Full Partition-Wise Joins: Composite - Single-Level

This method is a variation of the single-level - single-level method. In this scenario, one table (typically the larger table) is composite partitioned on two dimensions, using the join columns as the subpartition key. In the example, the sales table is a typical example of a table storing historical data. Using range partitioning is a logical initial partitioning method for a table storing historical information.

For example, assume you want to partition the sales table into eight partitions by range on the column time_id. Also assume you have two years and that each partition represents a quarter. Instead of using range partitioning, you can use composite partitioning to enable a full partition-wise join while preserving the partitioning on time_id. For example, partition the sales table by range on time_id and then subpartition each partition by hash on cust_id using 16 subpartitions for each partition, for a total of 128 subpartitions. The customers table can use hash partitioning with 16 partitions.

When you use the method just described, a full partition-wise join works similarly to the one created by a single-level - single-level hash-hash method. The join is still divided into 16 smaller joins between hash partition pairs from both tables. The difference is that now each hash partition in the sales table is composed of a set of 8 subpartitions, one from each range partition.
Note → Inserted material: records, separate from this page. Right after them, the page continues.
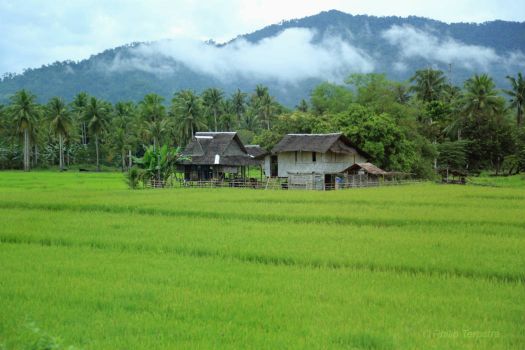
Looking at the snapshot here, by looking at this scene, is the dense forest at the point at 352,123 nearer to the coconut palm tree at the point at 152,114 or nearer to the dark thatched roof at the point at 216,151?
the coconut palm tree at the point at 152,114

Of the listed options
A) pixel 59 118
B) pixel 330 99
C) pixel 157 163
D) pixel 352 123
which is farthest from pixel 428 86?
pixel 59 118

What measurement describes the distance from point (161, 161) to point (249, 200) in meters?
13.4

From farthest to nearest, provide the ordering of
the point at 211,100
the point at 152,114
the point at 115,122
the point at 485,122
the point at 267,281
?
the point at 211,100, the point at 115,122, the point at 152,114, the point at 485,122, the point at 267,281

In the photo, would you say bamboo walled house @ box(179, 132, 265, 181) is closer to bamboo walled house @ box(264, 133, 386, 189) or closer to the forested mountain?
bamboo walled house @ box(264, 133, 386, 189)

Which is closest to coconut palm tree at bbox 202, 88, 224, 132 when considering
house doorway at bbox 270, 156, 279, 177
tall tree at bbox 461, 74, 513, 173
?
house doorway at bbox 270, 156, 279, 177

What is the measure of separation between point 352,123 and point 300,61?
154 m

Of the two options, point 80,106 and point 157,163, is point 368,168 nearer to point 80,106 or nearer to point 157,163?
point 157,163

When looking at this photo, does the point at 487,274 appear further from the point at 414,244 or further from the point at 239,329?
the point at 239,329

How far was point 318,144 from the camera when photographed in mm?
35094

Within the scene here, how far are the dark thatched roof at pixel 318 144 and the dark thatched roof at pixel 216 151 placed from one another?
399 cm

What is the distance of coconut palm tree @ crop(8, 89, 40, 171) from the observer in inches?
2051

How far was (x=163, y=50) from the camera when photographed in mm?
176500

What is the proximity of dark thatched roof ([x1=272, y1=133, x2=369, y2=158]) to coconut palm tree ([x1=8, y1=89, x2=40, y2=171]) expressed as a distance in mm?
28918

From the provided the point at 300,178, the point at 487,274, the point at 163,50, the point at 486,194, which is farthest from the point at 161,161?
the point at 163,50
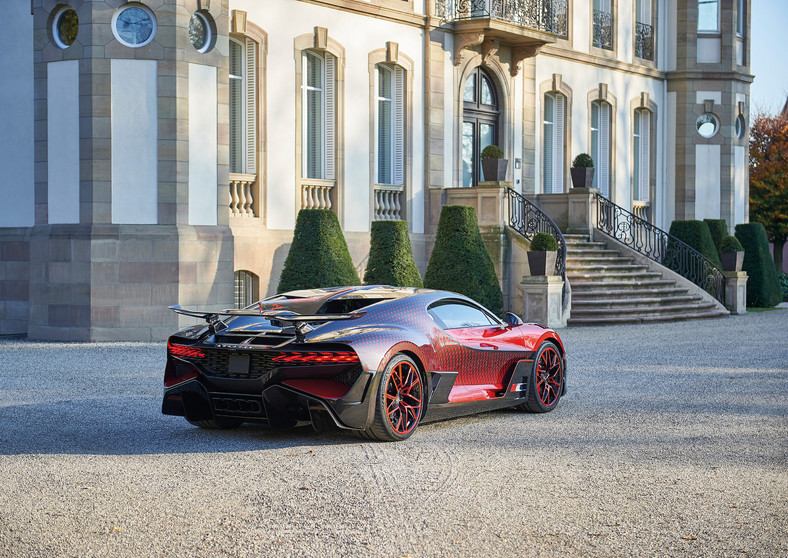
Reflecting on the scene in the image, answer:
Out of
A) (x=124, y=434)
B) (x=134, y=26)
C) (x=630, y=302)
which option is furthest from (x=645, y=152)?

Figure 3-2 illustrates how the hash partitions are formed in the sales table. Each cell represents a subpartition. Each row corresponds to one range partition, for a total of 8 range partitions. Each range partition has 16 subpartitions. Each column corresponds to one hash partition for a total of 16 hash partitions; each hash partition has 8 subpartitions. Hash partitions can be defined only if all partitions have the same number of subpartitions, in this case, 16.

Hash partitions are implicit in a composite table. However, Oracle does not record them in the data dictionary, and you cannot manipulate them with DDL commands as you can range or list partitions.

Figure 3-2 Range and Hash Partitions of a Composite Table

Description of
Description of "Figure 3-2 Range and Hash Partitions of a Composite Table"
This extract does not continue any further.